A number of examples:
MTV: MTV helped build the music business by taking videos and playing them for the world to see. This was a boon to the music business – no cost advertising and marketing. At first, this relationship was great – MTV wanted to build a cable channel and they needed content. For the content owners it was, at the time a no brainer, let’s GIVE MTV content to play and we will sell more music. But over time, the music companies started hating MTV because they had to beg MTV to play their videos – paying money to get into the rotation. Over time, MTV has played less and less video and are now the poster child for building their business off the back of the music industry and ‘screwing’ them in the process. The problem defined for purpose of this blog: MTV never cared about music or selling music, they cared about aggregating an audience WITH music.
Radio: See above.
Wal-mart/big box retail: Everyone wants floor space at Wal-mart so you can move units. But overtime, wal-mart gets too much control over your business because you get dependent on the numbers they generate for you. With music it was worse. Wal-Mart sells CDs for cheap to drive foot traffic – they do not VALUE music, they value people in their stores. Additionally, one of the reasons the majors were slow to license digital was out of fear of pissing off big box retailers.

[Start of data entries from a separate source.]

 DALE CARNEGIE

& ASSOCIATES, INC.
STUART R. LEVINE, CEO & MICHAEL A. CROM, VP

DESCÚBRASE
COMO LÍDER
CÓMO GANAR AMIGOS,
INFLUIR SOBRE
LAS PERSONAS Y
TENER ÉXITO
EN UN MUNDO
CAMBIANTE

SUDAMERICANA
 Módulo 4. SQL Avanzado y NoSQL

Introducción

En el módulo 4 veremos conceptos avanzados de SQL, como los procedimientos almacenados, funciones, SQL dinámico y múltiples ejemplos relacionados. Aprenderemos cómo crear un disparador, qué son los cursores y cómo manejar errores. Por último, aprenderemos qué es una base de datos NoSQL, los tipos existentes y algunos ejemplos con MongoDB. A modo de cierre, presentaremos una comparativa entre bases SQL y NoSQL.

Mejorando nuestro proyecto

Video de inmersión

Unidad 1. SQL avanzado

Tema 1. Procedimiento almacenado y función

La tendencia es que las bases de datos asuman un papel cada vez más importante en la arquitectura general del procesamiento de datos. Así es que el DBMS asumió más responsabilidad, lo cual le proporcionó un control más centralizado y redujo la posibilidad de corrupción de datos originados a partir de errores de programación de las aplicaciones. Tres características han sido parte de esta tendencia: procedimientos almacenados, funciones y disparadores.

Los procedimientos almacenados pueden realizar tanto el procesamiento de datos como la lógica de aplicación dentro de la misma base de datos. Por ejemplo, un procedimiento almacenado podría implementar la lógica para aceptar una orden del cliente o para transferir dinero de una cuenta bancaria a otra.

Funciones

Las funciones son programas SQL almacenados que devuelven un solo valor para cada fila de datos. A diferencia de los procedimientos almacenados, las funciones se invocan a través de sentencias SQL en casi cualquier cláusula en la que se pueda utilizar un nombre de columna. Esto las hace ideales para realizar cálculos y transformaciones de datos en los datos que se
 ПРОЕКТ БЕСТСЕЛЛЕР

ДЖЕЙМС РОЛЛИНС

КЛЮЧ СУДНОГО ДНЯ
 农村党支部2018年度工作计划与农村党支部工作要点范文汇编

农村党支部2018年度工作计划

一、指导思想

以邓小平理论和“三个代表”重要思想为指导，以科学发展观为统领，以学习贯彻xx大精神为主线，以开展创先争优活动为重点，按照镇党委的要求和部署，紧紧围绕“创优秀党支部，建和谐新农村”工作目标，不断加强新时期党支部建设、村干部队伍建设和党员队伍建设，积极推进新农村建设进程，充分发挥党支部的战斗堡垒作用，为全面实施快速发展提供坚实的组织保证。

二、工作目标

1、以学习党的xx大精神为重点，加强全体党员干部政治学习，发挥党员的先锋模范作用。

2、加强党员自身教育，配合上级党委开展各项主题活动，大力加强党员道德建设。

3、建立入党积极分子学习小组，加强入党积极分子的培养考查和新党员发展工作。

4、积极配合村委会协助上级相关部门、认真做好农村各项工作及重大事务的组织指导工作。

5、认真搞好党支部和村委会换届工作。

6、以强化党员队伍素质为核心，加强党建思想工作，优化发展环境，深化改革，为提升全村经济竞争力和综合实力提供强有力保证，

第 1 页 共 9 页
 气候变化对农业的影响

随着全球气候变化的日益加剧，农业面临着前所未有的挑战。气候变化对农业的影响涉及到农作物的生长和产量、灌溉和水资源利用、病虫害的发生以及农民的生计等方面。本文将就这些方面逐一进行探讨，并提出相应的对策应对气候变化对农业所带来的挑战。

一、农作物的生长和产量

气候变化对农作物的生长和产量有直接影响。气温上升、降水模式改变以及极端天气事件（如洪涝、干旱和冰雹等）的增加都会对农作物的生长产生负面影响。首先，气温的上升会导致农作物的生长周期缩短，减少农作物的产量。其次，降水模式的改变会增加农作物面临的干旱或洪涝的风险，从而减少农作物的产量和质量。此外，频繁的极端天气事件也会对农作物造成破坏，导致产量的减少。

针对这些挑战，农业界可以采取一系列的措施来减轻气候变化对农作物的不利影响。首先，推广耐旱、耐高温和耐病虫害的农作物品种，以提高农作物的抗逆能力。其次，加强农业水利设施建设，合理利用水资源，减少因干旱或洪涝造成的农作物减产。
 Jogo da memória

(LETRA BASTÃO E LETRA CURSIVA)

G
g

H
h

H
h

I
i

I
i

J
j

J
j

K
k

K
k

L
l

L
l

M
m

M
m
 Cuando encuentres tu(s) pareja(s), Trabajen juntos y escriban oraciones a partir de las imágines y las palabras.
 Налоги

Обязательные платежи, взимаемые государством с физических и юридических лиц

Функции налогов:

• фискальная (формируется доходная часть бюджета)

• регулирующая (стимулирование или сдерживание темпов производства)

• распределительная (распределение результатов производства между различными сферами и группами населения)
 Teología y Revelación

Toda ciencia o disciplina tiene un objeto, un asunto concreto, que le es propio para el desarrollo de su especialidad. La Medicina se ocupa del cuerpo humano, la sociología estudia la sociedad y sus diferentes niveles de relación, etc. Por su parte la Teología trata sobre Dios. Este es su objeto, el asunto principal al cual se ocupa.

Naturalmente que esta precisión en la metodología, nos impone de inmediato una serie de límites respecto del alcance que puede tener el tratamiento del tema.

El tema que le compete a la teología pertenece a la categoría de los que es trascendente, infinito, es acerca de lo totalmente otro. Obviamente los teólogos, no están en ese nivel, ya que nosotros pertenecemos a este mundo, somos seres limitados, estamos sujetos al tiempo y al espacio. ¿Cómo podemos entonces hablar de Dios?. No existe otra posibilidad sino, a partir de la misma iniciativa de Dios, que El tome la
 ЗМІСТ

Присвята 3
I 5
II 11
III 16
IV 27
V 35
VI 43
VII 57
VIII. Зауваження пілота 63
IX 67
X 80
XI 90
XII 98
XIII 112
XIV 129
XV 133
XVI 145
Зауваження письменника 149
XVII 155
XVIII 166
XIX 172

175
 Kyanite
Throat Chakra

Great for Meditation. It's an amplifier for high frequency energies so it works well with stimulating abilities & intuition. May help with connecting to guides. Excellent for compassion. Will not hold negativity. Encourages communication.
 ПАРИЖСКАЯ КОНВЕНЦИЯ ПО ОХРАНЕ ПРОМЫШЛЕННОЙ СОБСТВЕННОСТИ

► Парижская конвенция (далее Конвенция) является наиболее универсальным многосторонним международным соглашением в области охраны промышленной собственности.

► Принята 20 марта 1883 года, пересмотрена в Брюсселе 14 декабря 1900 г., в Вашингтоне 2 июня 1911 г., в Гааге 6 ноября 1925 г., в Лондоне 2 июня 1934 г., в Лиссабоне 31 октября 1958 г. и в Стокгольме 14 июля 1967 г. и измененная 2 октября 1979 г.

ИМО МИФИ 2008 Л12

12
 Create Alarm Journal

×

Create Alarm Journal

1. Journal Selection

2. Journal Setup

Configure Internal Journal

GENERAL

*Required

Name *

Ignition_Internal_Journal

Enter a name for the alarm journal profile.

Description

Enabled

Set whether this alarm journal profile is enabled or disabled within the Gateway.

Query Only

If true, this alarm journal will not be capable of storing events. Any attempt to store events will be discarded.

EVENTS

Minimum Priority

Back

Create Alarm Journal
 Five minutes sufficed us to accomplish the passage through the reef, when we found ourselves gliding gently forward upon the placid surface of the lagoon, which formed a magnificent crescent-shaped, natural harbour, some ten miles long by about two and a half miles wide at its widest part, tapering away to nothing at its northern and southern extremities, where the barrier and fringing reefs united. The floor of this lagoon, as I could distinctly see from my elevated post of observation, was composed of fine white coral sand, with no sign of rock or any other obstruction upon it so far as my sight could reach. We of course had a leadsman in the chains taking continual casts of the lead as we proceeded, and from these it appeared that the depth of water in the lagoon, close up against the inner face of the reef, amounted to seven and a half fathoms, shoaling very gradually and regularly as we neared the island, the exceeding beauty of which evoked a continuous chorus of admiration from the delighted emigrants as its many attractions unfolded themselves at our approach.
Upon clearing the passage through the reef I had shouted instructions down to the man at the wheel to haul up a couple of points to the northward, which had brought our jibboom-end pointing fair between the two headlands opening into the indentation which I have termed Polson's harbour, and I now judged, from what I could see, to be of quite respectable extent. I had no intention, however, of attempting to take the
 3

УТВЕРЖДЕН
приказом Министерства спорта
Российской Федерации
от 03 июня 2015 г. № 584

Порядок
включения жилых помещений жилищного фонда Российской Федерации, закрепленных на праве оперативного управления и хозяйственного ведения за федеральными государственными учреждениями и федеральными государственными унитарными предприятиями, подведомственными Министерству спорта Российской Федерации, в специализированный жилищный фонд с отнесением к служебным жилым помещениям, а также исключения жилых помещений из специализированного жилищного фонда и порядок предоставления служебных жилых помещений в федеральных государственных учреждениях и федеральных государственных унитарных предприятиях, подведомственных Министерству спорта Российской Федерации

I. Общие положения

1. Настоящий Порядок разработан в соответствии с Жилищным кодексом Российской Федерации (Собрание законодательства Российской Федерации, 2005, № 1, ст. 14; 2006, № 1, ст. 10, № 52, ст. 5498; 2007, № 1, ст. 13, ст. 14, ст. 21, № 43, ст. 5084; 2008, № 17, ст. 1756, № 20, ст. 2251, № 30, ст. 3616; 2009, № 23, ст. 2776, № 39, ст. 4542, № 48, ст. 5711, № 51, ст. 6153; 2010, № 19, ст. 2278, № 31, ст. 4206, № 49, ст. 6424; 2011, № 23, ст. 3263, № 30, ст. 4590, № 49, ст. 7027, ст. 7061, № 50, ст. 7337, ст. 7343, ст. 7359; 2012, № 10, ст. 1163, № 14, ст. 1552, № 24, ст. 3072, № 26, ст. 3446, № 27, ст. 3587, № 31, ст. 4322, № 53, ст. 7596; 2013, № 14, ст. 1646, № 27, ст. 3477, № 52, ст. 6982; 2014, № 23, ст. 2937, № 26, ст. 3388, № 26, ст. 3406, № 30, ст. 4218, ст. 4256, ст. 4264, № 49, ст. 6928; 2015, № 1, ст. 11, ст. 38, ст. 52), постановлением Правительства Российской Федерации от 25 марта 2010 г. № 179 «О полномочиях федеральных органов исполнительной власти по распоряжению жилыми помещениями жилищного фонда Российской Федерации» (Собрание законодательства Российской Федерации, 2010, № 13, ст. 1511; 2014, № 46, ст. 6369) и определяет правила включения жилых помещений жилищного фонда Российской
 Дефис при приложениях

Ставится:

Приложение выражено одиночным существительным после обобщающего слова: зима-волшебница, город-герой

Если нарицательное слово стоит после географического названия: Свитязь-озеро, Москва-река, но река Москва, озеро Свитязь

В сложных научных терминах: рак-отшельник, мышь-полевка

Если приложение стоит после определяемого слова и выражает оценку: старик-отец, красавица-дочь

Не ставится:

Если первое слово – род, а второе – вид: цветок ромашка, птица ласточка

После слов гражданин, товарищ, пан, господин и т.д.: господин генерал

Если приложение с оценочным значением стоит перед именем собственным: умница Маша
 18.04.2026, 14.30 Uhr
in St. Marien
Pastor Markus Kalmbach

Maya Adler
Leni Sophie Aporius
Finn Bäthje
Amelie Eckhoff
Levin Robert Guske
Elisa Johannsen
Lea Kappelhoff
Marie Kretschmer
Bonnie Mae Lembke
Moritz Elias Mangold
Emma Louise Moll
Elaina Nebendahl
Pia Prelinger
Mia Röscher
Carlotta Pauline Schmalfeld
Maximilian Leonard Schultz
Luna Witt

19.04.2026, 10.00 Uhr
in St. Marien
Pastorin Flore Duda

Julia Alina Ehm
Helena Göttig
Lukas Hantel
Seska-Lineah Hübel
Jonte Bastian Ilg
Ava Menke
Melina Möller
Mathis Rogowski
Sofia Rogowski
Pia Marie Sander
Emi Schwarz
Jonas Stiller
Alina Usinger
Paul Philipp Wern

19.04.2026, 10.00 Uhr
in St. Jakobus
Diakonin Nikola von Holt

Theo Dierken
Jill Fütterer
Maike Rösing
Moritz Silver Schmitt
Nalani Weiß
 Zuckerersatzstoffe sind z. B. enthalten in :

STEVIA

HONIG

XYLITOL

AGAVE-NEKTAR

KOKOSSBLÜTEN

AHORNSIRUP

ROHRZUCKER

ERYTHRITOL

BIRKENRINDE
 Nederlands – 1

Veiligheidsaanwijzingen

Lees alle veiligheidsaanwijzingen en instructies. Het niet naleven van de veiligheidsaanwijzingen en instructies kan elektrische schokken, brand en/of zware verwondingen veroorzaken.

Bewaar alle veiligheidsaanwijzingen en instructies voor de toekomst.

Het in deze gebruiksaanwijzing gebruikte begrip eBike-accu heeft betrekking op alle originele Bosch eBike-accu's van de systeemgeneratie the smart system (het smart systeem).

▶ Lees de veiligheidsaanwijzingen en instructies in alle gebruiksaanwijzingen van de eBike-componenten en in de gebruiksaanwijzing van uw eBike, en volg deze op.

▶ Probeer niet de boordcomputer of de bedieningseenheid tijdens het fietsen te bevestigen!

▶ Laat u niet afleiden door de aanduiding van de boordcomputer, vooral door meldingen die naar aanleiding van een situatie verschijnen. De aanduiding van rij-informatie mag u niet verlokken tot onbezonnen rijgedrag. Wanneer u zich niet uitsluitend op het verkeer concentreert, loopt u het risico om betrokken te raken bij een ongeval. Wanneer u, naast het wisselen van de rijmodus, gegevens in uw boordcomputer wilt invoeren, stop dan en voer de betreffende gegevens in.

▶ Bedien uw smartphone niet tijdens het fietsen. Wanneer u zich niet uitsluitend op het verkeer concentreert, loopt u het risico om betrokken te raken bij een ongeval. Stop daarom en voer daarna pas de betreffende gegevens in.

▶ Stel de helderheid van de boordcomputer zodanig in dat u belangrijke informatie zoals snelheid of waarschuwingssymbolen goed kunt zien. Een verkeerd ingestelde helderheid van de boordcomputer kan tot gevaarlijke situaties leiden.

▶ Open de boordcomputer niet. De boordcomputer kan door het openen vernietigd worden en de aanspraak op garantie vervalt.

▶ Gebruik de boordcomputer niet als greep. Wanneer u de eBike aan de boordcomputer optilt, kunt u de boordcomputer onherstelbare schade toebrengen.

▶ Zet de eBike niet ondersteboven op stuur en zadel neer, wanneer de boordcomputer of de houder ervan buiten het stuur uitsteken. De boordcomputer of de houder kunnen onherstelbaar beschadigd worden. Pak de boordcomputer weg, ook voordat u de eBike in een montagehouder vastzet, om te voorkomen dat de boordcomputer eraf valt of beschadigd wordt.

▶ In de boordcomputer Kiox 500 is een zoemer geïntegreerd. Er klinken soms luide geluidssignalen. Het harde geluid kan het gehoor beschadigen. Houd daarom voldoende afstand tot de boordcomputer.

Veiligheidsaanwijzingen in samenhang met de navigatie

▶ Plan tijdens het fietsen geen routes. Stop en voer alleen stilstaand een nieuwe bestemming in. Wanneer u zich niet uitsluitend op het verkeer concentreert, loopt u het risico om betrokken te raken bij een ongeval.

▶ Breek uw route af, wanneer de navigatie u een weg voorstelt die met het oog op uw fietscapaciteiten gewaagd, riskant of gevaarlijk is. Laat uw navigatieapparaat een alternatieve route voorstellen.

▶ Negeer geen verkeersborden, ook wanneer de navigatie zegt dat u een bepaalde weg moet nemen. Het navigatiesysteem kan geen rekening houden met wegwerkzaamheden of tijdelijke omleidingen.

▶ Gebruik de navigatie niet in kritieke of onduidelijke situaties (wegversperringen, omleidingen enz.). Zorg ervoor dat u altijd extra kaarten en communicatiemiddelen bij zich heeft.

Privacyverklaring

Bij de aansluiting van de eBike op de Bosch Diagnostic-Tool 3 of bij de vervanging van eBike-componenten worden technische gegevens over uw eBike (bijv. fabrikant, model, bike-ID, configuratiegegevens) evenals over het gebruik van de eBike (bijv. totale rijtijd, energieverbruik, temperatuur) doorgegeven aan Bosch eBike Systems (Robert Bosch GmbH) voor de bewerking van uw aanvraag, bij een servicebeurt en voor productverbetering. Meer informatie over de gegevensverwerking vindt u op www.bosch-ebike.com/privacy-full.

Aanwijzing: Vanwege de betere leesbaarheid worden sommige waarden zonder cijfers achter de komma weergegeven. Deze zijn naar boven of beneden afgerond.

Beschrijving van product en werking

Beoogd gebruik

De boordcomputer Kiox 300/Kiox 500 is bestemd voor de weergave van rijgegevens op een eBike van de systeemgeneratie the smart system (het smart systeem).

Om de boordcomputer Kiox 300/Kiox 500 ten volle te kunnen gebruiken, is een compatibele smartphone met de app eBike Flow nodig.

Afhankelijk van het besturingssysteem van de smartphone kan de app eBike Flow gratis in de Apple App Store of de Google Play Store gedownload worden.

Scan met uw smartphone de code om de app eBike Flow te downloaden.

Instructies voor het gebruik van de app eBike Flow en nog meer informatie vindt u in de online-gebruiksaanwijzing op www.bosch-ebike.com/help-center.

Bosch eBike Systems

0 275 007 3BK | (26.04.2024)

iTunes: Everyone’s darling, at first. The digital market was crashing the music business, no one knew what to do and here Steve Jobs comes to save the day. He was going to sell music and give close to 70% of the revenue to the labels. WOW, what a deal. He wanted to sell content without DRM, but of course that would not be acceptable, so he built his own. Now look, they own 70% of the market, they have sold a billion songs, and the music industry is praying that someone can break their monopoly like stranglehold. They won’t license their DRM – their stock price/halo effect are everywhere and iPods are dominating. The music industry is even looking to MTV and MSFT (two companies that they have had significant issues with) with the new product called Urge to save the day. So what happened, Apple never valued the music or the industry, their primary goal was to sell iPods – NOT music. Net to iTunes on a billion songs, just with the music licensing, is about $300 million, with transaction costs, their infrastructure, head count, legal, etc… even Steve Jobs says they ‘break even’ selling content. It is about the iPod.
So the problem here in all of these examples is that the music industry out of desperation, short sightedness, lack of the right people in the right position, bad luck or just an overall lack of understanding in building relationships – CONTINUES to fight with their partners.
My predictions – Napster, Rhapsody and any other services that are about the MUSIC will fail or just be bit players in digital media. Yahoo is struggling now (arguing that DRM should be pulled off) but when/if they switch to an ad driven business – look out. The lesson here is the winners in this space, will NOT use music for a primary goal, and music will have to be happy to have secondary value.
Additionally, we are going to see this rear its ugly head with:
1) myspace – who does not care about the music (especially under fox) but are utilizing music to drive traffic and aggregate eyeballs.
2) mobile carriers – care about ARPU (Average Revenue Per Subscriber) NOT music/ringtones.
A wild card to me is Amazon – I don’t think they will do much damage one way or the other BUT until we see their offering, I am not sure what their strategy is and what it result in.
So trying to sum this up. My belief is that the only companies in digital music who will succeed will USE music to drive primary value elsewhere and the music industry should accept and embrace this – the past has proven the future – if you accept it or not is irrelevant.